There are citizens, native citizens, and NATURAL BORN CITIZENS.
“There are citizens, native citizens, and NATURAL BORN CITIZENS.”
Only in your imagination.
Natural and native are derived from latin ‘natus’ or ‘birth’. Natural-born and native-born have been used interchangeably. See this explanation below...
The Constitution itself does not define the term natural-born citizen. At the time of the adoption of the U.S. Constitution, under the common law, the terms native born citizen and natural born citizen were synonymous, but. the customary usage was to refer to such type of citizenship as natural born instead of native born.
The words natural and native are both derived from the latin word natus meaning birth. Blackstones Commentaries, Chapter X, defines natural-born subjects as:
Natural-born subjects are such as are born within the dominions of the crown of England; that Is, within the ligence, or, as it is generally called, the allegiance of the king; and aliens such as are born out of it.

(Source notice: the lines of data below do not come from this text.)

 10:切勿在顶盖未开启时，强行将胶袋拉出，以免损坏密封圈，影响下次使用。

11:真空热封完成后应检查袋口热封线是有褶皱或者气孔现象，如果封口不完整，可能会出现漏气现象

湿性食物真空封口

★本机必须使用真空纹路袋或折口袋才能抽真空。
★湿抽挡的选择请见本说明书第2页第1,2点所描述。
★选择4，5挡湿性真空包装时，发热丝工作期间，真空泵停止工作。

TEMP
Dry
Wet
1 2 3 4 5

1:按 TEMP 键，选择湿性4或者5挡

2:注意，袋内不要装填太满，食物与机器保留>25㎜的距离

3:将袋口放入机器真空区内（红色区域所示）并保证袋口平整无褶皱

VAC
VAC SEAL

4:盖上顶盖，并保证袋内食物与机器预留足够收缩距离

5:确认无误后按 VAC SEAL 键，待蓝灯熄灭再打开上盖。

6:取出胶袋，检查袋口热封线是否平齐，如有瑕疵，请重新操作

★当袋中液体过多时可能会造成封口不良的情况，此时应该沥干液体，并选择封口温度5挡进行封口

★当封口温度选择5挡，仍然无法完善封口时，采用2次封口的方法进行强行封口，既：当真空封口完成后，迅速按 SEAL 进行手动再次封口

The first definition of the word natural in Websters Dictionary Is of, from or by birth Literally translated both naturalborn citizen and native-born citizen mean citizen by and from birth. Blacks Law Dictionary defines native as a naturalborn subject or citizen by birth; one who owes his domicile or citizenship to the fact of his birth within the country referred to.
Black defines natural born as In English law one born within the dominion of the King. Black defines naturalize as to confer citizenship upon an alien; to make a foreigner the same, in regard to rights and privileges, as if he were a native citizen or subject. Bancrofts History of the U.S. (1876) VI, xxvi. 27, states. Every one who first saw the light on the American soil was a natural-born American citizen.